# I am so confused



## Never (Feb 26, 2009)

I am bringing home an 8 week old GSD puppy in one week. The breeder is feeding her pedigree puppy. I have been reading the forums the past couple of days and now realize that I need to switch her to a better alternative. The problem is that all of the information is making me crazy. The point about not feeding puppy food because it makes them grow to fast makes perfect sense. I just have no idea what to feed her now!

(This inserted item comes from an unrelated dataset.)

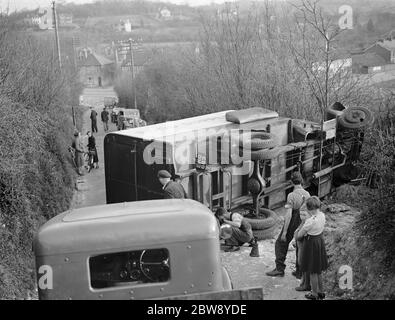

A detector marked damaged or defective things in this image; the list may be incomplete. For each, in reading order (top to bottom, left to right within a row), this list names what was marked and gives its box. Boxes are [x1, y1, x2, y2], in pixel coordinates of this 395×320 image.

overturned lorry [103, 104, 372, 226]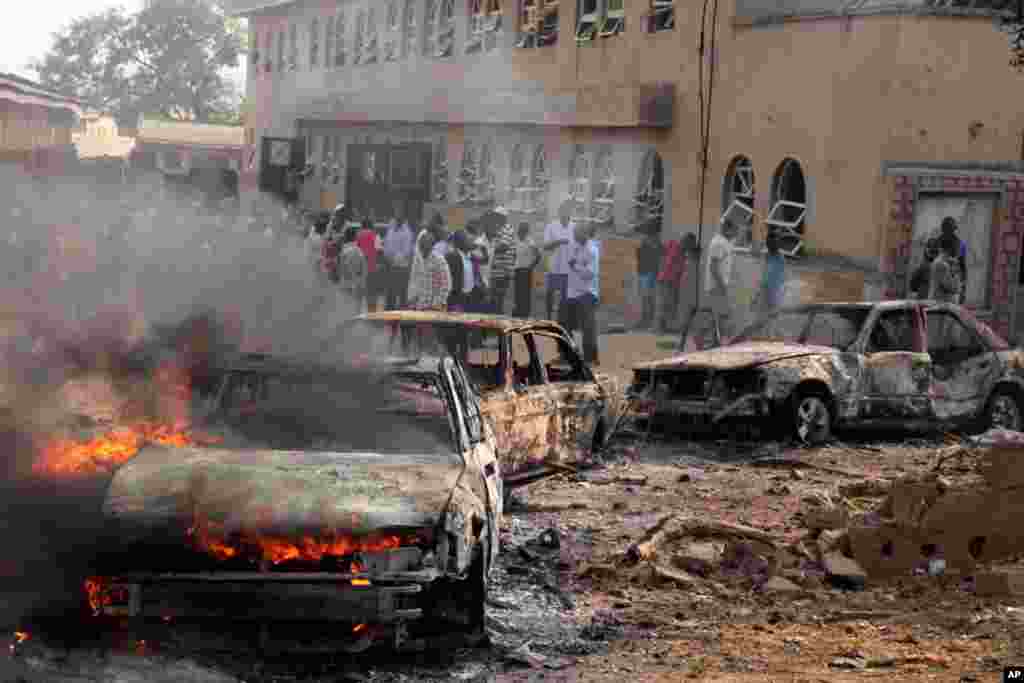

I hate to be a cheater on this, but can I just have a few advices on some adult dry dog food to buy her from Petsmart or Petco. At least until I can figure out all of these special foods that one orders online. Also, how should one "slowly" switch foods?


----------



## Ocean (May 3, 2004)

Most Petcos have Natural Balance, Wellness and Solid Gold brands. They are the best brands carried by Petco. Pick an adult food from one of these brands that fit your budget. The bigger your budget is, pick a more expensive formula. In this business, if you pick a good brand, you do get what you pay for. 
Petsmart has a more limited selection of good foods. So if both are in the same general distance from you, I would prefer Petco over Petsmart.
As far as switching, I wouldn't take too much time switching an 8 week old from a really crappy food like Pedigree to the much better ones I mentioned. 2 or 3 days transitioning s/d be enough. If it was me, I w/d just switch cold turkey as an 8 wk old puppy has not really acclimated to any one type of food.


----------



## Keegan62 (Aug 17, 2008)

I always thought for a large breed puppy you need a large breed puppy food or an all stages one with lower calcium etc too much calcium is bad can help cause PANNO 
natural balance is really low in protein and you need to feed 2x as much according to the bag... 
I would feed for a few weeks what the breeder is feeding and then slowly switch.. Just a new home is stressful enough 
good luck with your new puppy


----------



## MrLeadFoot (Jan 4, 2009)

Petco now also carries the Pinnacle line, and PetsMart has good food, too.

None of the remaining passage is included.